Text excerpt ->
▬▬▬▬▬▬
Analogue VLSI implementation of a 2-D sound localisation system
The position of a sound source can be accurately determined in both azimuth and
elevation through the use of localisation cues extracted from the incident audio signals.
Compared to lateral localisation, 2-D hardware localisation is novel and requires the
extraction of spectral cues in addition to time delay cues. The objective of this work is to
develop an analogue VLSI system which extracts these cues from audio signals arriving
at the left and right channels of the system, and then map these cues to the source
position. The use of analogue hardware, which is broadly adapted from the biological
auditory system, enables fast and low power computation.
To obtain accurate 2-D localisation from the hardware-extracted cues a novel
algorithm for the mapping process has been developed. The performance of this algorithm
is evaluated via simulation under different environmental conditions. The effects of
hardware non-idealities on the localisation accuracy, including mismatches and noise are
The analogue hardware implementation is divided into three main sections: a
front-end for splitting the input signal into different frequency bands and extraction of
spectral cues, an onset detector for distinguishing between the incident portion and the
echo portion of the acoustic signal, and a correlator for determination of time delay cues.
▬▬▬▬▬▬
Tasks for this exercise ->
(a) What are the main sections into which the sound localization text divides the analogue hardware implementation?
(b) How would you say this sentence from the sound localization text in Spanish: "The performance of this algorithm is evaluated via simulation under different environmental conditions."
(c) Could you carry on the sound localization text, starting after its final sentence?

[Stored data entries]
▬▬▬▬▬▬
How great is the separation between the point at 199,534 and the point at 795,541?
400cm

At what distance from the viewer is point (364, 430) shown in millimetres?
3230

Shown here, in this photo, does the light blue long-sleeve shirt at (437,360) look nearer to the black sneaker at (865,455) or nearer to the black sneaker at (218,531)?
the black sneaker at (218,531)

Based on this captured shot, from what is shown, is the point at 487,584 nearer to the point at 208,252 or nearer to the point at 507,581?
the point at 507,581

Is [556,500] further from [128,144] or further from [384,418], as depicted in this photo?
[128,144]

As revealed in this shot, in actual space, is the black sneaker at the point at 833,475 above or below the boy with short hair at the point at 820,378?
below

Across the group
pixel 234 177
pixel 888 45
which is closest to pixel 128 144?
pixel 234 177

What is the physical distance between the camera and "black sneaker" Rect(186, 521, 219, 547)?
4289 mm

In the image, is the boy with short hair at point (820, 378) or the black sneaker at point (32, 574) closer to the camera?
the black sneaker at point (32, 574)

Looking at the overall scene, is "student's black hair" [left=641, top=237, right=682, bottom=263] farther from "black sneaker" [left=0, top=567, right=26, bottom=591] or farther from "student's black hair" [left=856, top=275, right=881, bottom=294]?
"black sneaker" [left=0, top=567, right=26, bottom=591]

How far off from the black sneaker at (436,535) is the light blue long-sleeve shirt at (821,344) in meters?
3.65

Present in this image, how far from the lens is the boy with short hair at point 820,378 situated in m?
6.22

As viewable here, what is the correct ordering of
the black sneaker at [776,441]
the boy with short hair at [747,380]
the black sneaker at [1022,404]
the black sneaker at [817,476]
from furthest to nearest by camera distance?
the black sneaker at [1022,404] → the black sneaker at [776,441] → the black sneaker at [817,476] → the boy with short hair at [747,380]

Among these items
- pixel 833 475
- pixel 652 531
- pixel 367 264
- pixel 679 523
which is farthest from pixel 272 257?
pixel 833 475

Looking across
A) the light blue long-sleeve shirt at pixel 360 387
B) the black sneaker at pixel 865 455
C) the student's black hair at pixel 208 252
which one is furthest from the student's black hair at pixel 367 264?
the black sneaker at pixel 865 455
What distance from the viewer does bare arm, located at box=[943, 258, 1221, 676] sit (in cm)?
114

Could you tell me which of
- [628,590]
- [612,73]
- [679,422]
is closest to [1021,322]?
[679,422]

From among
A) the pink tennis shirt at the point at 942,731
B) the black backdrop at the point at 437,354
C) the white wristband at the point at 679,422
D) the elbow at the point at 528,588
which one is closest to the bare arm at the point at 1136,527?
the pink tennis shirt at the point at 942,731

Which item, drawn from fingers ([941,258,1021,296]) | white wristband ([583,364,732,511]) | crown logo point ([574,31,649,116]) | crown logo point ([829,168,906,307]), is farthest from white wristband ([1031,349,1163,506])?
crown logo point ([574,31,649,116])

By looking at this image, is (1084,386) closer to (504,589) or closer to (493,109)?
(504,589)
▬▬▬▬▬▬
Outputs in order ->
(a)
1. A front-end for splitting the input signal into different frequency bands and extraction of spectral cues
2. An onset detector for distinguishing between the incident portion and the echo portion of the acoustic signal
3. A correlator for determination of time delay cues

(b) El rendimiento de este algoritmo se evalúa mediante simulación en diferentes condiciones ambientales.

(c)
Novel building blocks have been designed using standard CMOS in order to enable low
voltage low power operation of the differential architecture essential for the accuracy of
the extracted cues. A novel feedback technique enables accurately controlled Class AB
operation of a low voltage switched-current memory cell. A novel cross-coupling
technique ensures correct Class AB operation of a log-domain bandpass filter. The five
chips developed here operate at ± 0.9 V supply. The system has been tested by applying
audio signals convolved with a position-dependent transfer function at the input, and then
processing the resulting hardware-generated cues. Measurement results show that 2-D
localisation within 5° accuracy is achievable using hardware extracted cues.
Key words: sound localisation, analogue VLSI, silicon cochlea, log domain, switched
capacitor, switched current, current mode, analogue processing.